A youngster from Idaho, who was to win a prestigious national competition in 1971, was asked why in the world he had come all the way to Norman for his education. “To take lessons from Miss Andrews,” he said. “I have known who she is since I was fourteen and never imagined I was good enough to take from her.”  

Another remembered that “she believed in her students and she believed they could do much more than they believed they could . . . We never dreamed we could be what she knew we could be.”  

The famed French organist and composer, Marcel Dupre urged her to renounce teaching and take up a career in performance—and he was not alone. But although she made frequent concert appearances and conducted numerous workshops across the country, she never gave up her calling as a teacher.

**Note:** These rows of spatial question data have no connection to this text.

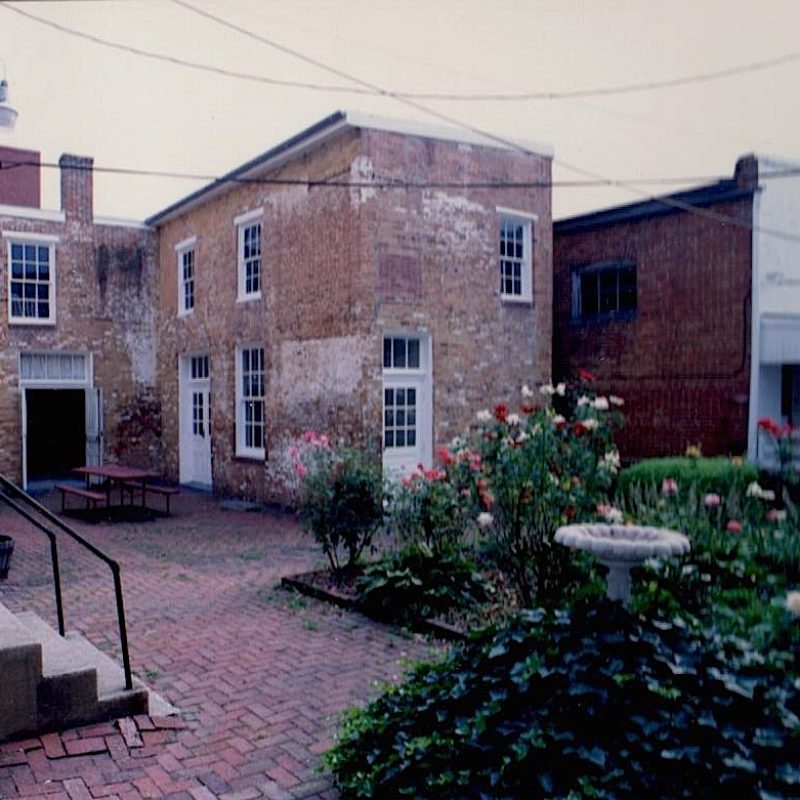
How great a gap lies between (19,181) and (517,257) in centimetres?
1796

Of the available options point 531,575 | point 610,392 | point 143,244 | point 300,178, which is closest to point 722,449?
point 610,392

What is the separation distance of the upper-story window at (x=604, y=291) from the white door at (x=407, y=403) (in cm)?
391

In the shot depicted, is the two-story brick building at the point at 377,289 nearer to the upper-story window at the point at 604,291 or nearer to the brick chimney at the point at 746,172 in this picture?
the upper-story window at the point at 604,291

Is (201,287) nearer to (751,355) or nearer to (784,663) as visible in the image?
(751,355)

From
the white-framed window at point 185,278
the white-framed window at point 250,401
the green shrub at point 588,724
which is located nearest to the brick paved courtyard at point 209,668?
the green shrub at point 588,724

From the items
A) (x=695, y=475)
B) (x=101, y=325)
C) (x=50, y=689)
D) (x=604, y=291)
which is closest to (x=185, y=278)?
(x=101, y=325)

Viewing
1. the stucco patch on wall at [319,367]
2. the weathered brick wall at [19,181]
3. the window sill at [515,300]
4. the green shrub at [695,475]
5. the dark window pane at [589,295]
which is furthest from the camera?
the weathered brick wall at [19,181]

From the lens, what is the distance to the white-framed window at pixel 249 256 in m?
15.5

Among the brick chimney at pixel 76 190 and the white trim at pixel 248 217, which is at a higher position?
the brick chimney at pixel 76 190

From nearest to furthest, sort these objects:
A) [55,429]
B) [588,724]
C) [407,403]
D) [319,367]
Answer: [588,724] < [407,403] < [319,367] < [55,429]

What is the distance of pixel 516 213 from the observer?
1435cm

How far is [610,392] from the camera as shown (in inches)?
589

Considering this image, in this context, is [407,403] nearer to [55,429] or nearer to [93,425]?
[93,425]

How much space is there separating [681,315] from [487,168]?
424 centimetres
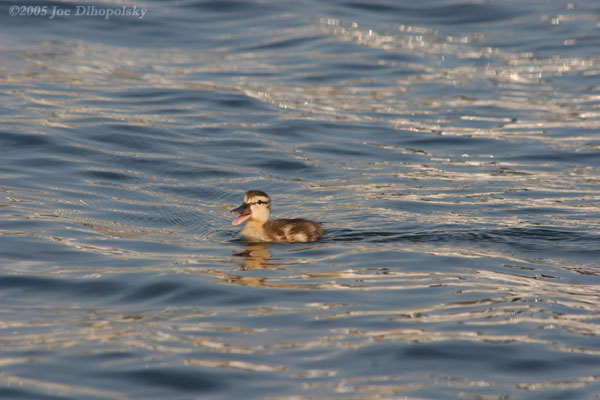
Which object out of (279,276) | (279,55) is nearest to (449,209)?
(279,276)

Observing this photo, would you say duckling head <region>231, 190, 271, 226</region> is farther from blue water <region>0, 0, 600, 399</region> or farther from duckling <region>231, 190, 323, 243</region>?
blue water <region>0, 0, 600, 399</region>

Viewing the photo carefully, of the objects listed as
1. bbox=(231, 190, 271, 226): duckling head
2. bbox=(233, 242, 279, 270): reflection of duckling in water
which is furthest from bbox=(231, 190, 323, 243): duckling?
bbox=(233, 242, 279, 270): reflection of duckling in water

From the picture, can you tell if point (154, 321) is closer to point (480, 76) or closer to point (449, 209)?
point (449, 209)

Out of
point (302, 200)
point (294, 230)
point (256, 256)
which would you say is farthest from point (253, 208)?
point (302, 200)

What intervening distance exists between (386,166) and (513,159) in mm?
2228

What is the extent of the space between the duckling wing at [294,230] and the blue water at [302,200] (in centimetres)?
13

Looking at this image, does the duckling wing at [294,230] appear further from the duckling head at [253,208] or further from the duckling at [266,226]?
the duckling head at [253,208]

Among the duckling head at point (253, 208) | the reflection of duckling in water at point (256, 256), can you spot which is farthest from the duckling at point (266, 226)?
the reflection of duckling in water at point (256, 256)

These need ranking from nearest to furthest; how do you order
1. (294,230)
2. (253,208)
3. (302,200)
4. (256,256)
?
(256,256) < (294,230) < (253,208) < (302,200)

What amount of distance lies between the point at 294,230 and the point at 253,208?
57 cm

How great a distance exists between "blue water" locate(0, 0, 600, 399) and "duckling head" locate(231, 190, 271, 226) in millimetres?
321

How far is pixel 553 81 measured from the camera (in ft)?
68.0

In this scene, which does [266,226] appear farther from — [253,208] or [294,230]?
[294,230]

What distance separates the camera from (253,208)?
1109 cm
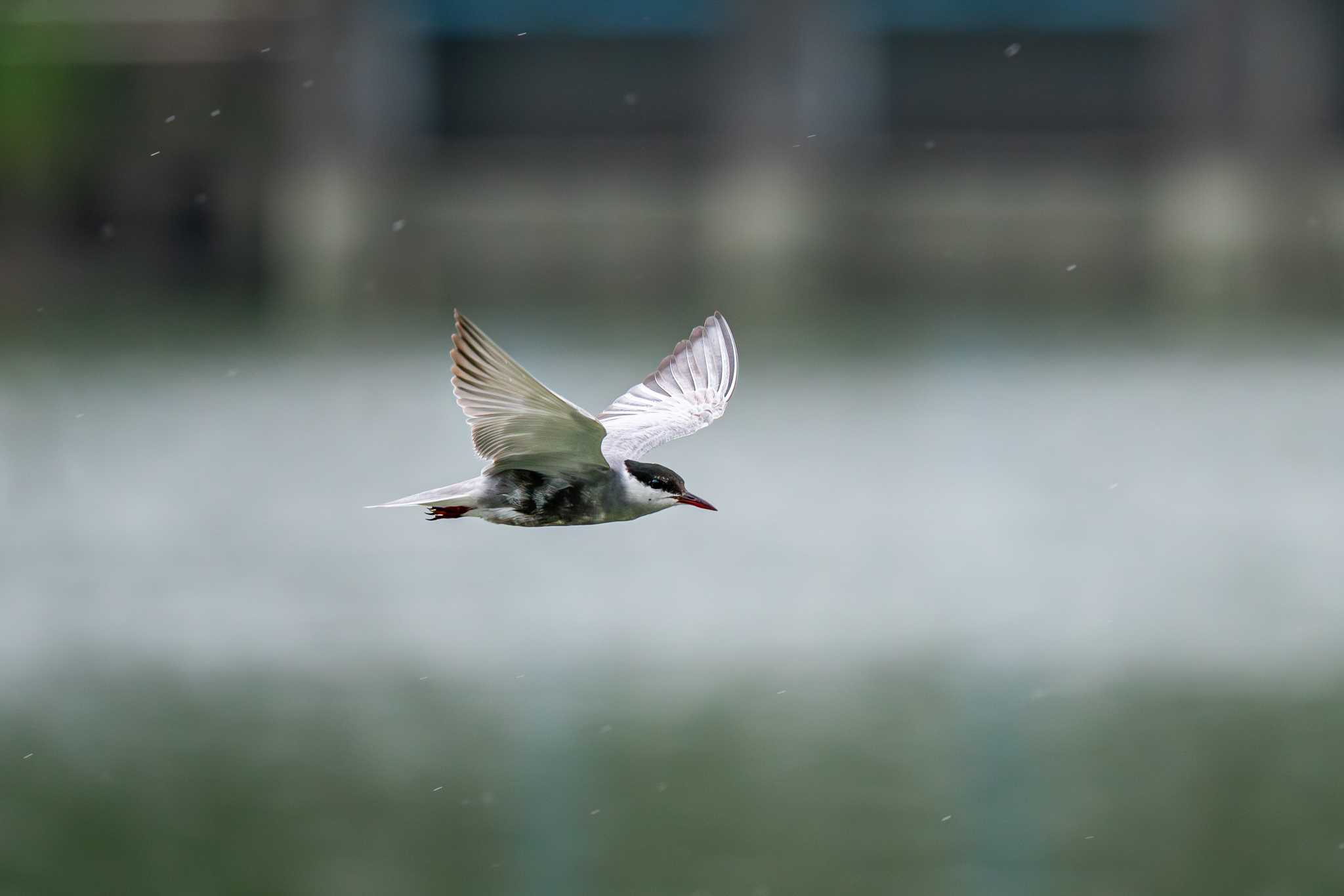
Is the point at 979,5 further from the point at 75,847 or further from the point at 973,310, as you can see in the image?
the point at 75,847

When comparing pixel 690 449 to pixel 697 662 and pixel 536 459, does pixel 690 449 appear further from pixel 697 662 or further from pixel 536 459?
pixel 536 459

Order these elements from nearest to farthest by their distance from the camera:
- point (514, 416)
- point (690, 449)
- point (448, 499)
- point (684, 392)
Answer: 1. point (514, 416)
2. point (448, 499)
3. point (684, 392)
4. point (690, 449)

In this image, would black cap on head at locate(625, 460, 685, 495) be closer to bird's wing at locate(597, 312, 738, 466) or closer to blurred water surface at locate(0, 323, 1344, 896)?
bird's wing at locate(597, 312, 738, 466)

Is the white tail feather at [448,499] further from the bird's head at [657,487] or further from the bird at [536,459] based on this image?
the bird's head at [657,487]

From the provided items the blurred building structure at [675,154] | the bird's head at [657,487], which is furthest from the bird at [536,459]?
the blurred building structure at [675,154]

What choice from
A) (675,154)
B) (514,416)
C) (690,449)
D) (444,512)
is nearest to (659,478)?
(514,416)

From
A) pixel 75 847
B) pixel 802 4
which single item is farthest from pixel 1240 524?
pixel 802 4
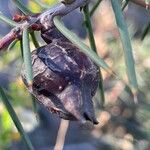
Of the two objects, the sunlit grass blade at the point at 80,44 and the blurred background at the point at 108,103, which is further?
the blurred background at the point at 108,103

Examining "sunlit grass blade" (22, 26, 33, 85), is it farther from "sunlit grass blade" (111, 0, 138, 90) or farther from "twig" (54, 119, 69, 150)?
"twig" (54, 119, 69, 150)

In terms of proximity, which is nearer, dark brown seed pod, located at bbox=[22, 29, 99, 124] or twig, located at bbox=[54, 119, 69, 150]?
dark brown seed pod, located at bbox=[22, 29, 99, 124]

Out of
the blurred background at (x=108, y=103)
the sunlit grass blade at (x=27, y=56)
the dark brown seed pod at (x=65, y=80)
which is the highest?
the sunlit grass blade at (x=27, y=56)

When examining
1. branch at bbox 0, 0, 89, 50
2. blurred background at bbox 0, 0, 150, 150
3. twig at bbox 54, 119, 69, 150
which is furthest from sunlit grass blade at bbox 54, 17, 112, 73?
twig at bbox 54, 119, 69, 150

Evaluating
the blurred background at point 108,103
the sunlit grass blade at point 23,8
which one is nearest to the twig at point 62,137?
the blurred background at point 108,103

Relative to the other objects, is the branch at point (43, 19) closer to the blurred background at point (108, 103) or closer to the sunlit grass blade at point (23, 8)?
the sunlit grass blade at point (23, 8)

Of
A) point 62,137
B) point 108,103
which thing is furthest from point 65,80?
point 62,137

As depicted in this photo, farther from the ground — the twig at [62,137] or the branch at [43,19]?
the branch at [43,19]
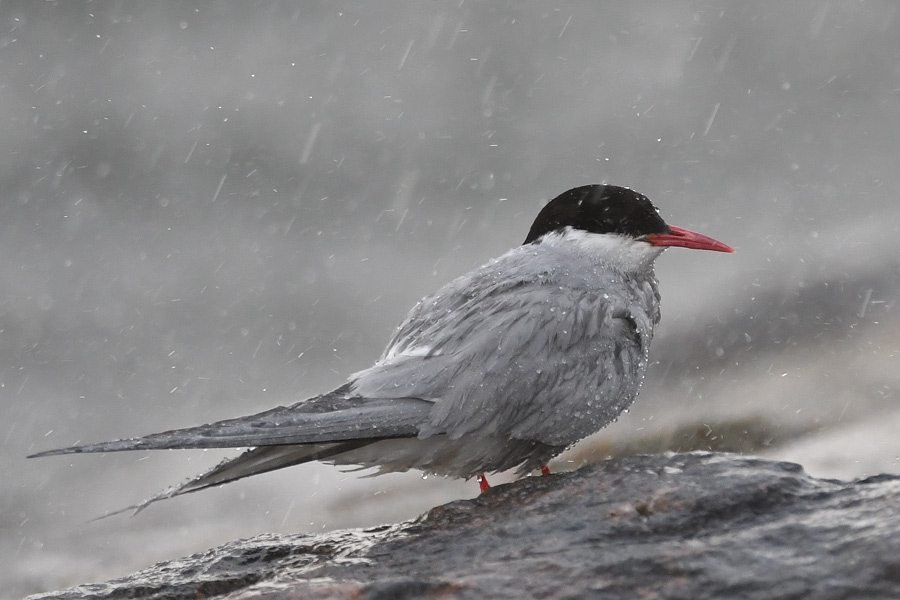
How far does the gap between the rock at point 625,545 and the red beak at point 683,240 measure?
1.48 metres

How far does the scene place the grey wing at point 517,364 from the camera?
145 inches

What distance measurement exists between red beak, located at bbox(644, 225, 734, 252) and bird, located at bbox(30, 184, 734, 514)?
235 mm

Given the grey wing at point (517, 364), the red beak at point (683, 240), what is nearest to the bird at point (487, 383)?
the grey wing at point (517, 364)

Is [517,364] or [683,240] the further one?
[683,240]

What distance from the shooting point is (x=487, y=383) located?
373 cm

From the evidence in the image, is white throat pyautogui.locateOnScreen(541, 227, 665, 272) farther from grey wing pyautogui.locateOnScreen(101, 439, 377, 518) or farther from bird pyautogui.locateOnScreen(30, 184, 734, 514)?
grey wing pyautogui.locateOnScreen(101, 439, 377, 518)

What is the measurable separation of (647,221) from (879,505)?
2067mm

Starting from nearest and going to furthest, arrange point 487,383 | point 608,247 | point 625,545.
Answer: point 625,545 < point 487,383 < point 608,247

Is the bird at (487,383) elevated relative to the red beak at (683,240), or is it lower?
lower

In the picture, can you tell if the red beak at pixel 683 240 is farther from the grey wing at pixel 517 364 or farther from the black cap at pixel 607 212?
the grey wing at pixel 517 364

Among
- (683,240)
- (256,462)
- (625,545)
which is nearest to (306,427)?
(256,462)

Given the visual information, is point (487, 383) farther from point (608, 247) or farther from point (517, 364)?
point (608, 247)

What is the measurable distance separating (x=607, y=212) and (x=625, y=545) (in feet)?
7.04

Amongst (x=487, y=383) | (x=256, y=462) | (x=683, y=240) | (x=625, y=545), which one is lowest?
(x=625, y=545)
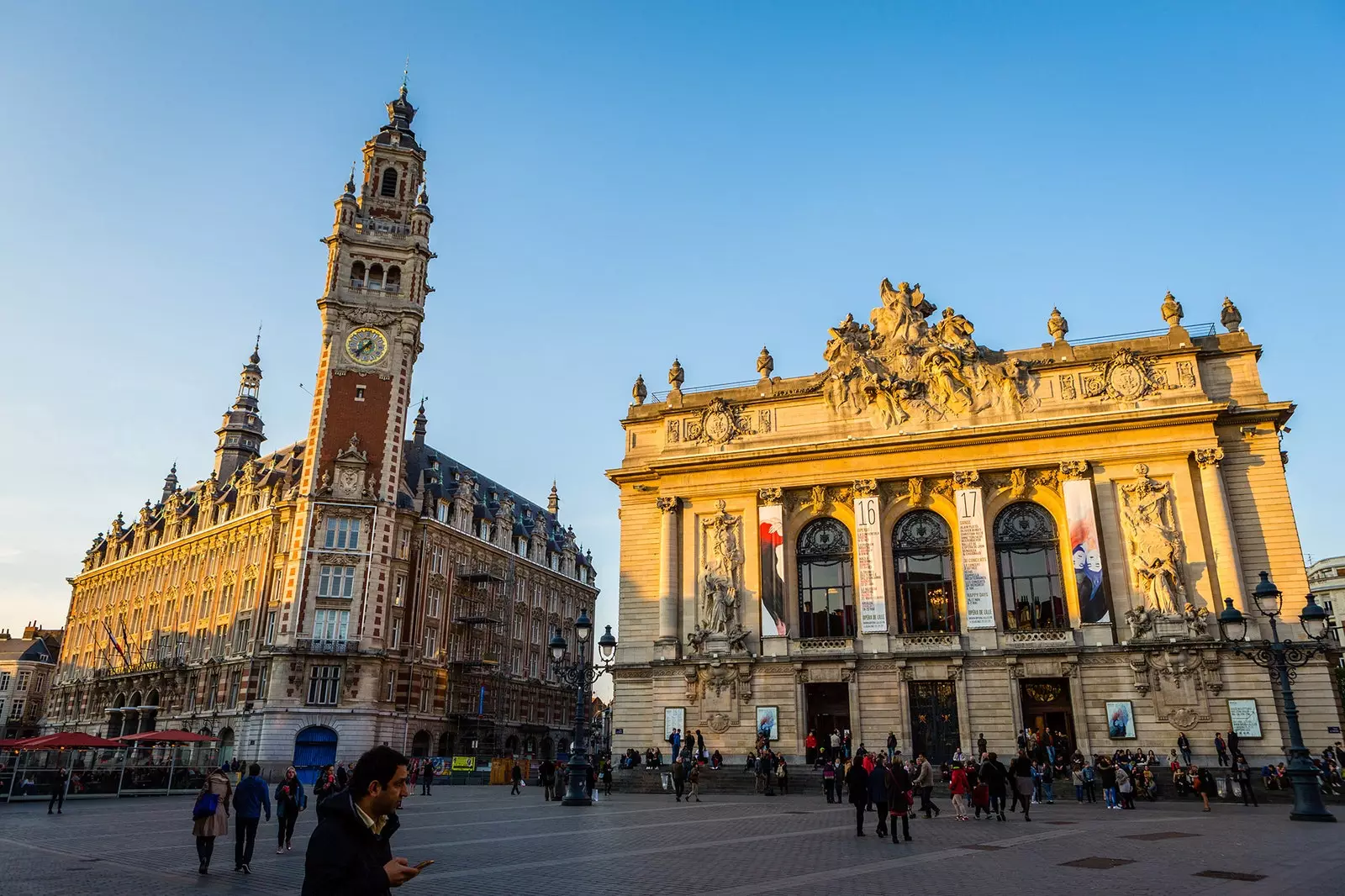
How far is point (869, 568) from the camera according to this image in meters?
41.2

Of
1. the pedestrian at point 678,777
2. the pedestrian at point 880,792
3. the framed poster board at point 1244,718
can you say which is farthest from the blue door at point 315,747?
the framed poster board at point 1244,718

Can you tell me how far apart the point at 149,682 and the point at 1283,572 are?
7666 cm

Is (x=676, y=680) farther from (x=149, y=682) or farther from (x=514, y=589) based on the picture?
(x=149, y=682)

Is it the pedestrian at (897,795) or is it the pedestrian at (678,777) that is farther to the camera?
the pedestrian at (678,777)

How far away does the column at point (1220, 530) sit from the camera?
36.4m

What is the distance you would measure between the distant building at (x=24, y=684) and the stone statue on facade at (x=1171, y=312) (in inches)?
4877

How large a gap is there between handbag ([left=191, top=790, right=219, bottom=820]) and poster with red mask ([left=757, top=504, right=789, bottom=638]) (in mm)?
30185

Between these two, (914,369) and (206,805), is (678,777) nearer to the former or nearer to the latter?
(206,805)

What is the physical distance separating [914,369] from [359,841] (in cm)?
4230

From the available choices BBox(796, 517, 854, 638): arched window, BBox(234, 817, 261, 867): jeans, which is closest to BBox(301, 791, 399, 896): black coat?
BBox(234, 817, 261, 867): jeans

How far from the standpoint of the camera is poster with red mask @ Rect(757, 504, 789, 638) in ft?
138

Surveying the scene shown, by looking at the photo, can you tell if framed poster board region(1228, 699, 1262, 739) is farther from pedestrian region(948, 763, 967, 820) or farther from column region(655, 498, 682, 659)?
column region(655, 498, 682, 659)

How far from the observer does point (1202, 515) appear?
126 feet

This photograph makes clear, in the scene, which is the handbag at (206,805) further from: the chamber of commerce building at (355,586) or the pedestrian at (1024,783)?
the chamber of commerce building at (355,586)
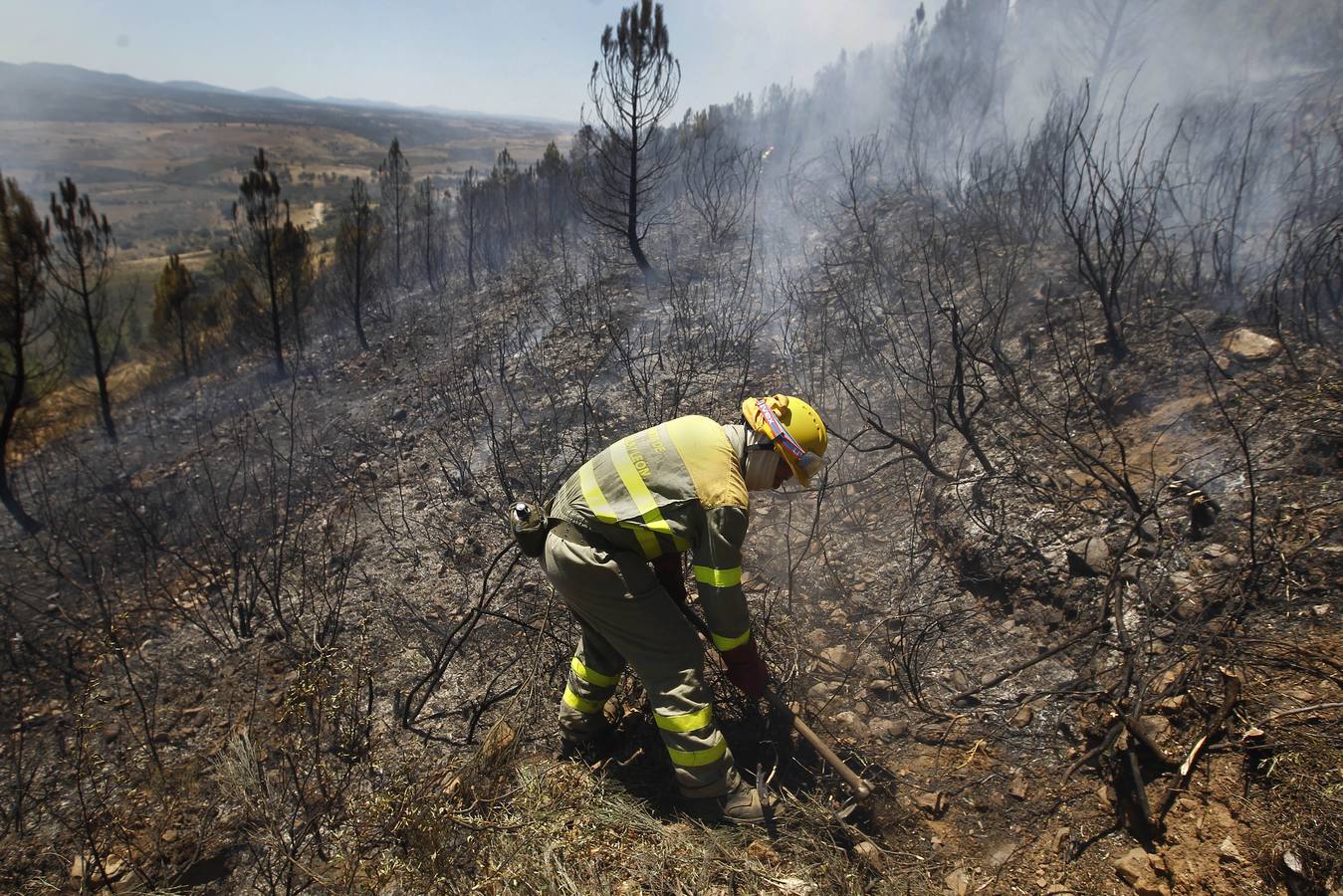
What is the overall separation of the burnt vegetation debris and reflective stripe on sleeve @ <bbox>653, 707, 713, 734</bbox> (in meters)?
0.35

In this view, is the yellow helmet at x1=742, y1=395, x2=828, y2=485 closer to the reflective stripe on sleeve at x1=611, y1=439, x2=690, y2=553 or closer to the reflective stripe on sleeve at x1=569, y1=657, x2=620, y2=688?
the reflective stripe on sleeve at x1=611, y1=439, x2=690, y2=553

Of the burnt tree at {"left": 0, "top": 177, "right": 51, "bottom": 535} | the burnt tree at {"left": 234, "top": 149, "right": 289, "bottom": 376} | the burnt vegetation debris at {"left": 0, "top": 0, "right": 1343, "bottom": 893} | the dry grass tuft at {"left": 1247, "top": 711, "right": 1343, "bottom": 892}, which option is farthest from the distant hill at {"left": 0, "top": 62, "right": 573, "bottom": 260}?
the dry grass tuft at {"left": 1247, "top": 711, "right": 1343, "bottom": 892}

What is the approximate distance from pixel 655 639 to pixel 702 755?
43 centimetres

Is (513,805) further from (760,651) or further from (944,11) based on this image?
(944,11)

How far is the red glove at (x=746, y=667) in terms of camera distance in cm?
229

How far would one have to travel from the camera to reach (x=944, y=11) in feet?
52.8

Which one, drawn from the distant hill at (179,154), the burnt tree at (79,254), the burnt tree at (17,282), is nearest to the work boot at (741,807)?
the burnt tree at (17,282)

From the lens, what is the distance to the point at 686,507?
220cm

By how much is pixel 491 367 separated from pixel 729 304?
291 centimetres

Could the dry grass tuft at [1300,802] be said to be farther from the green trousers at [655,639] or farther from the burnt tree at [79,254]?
the burnt tree at [79,254]

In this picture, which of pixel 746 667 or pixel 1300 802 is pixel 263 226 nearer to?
pixel 746 667

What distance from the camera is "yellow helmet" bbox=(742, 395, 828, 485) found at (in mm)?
2250

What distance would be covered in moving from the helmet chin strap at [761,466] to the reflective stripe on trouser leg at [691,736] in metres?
0.75

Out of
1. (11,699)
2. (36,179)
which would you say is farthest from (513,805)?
(36,179)
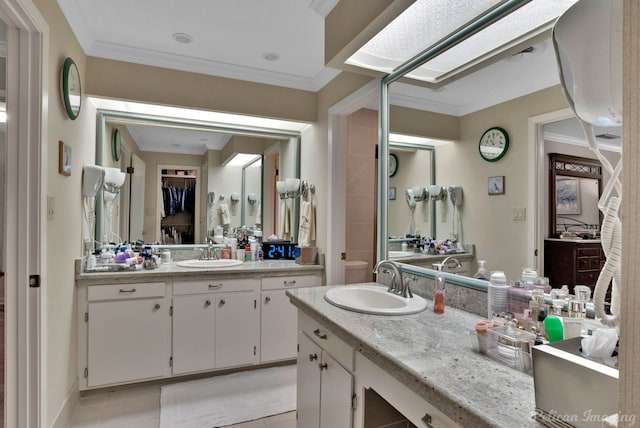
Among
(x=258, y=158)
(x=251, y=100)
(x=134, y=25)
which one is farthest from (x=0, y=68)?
(x=258, y=158)

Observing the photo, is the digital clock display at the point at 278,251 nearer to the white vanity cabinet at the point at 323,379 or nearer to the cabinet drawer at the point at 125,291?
the cabinet drawer at the point at 125,291

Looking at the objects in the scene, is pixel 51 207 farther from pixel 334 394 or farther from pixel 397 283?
pixel 397 283

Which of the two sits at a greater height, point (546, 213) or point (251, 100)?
point (251, 100)

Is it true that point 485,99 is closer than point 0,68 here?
Yes

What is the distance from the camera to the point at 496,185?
4.97ft

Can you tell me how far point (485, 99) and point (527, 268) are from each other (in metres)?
0.77

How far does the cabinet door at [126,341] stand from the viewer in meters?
2.34

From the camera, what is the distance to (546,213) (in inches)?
51.7

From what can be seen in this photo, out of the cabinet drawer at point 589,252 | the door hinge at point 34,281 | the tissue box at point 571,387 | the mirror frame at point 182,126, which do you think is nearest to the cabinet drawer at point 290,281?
the mirror frame at point 182,126

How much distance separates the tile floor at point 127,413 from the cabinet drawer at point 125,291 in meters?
0.71

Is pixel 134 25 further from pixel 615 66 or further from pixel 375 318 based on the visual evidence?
pixel 615 66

She was showered with honors. In 1959, the American Guild of Organists named her the Outstanding Organ Teacher in North America. She was inducted into the Oklahoma Hall of Fame and was awarded the University’s Distinguished Service Citation. She was one of the few allowed to play the organ at Westminster Abbey, and she conducted master classes at the Union Theological Seminary in New York. She was an honorary member of Phi Beta Kappa, was one of ten OU professors singled out for teaching excellence in 1952, and the first woman in the College of Fine Arts to be named a David Ross Boyd Professor.

To acknowledge her stature, in 1962 the American Guild of Organists held their national meeting in Oklahoma City. The highlight performance featured four of her students. “We wonder,” said the Guild’s paper, “what college music department in what country across what oceans under what director could turn out a mixed quartet to match the foursome from the University of Oklahoma.”  The Guild “has long since come to expect—even to demand—winners from the studio of Mildred Andrews.”  She played the organ at St. John’s Episcopal Church in Norman from 1936 to 1962, and one wonders how many of the congregants realized the gift being bestowed upon them every Sunday.

She was a woman of gentle charm and dignity and enormous self-discipline, quite indifferent to her fame. Her students were the only children she ever had, and they returned her care with their affection and gratitude. Upon her retirement in 1975, she was one of the most distinguished members of OU’s faculty.

In 1973, at fifty-eight, she married Rough Boggess, assistant to the dean of admissions. Mildred Andrews Boggess died on August 10, 1987, at seventy-one. Her estate left money for the magnificent pipe organ that sits in the balcony of Gothic Hall in the Catlett Music Center. In 1997, the organ was named in her honor.

  It is, apparently, not an easy thing to make the list of “Notable Persons” from Hominy, but perhaps in this case they might consider adding another name.

In this column, David W. Levy, Professor Emeritus of the OU History Department, recalls a person from OU’s past whose name is not attached to a building or other prominent campus feature, but who, in more modest, but in no less admirable ways, helped make this place what it is.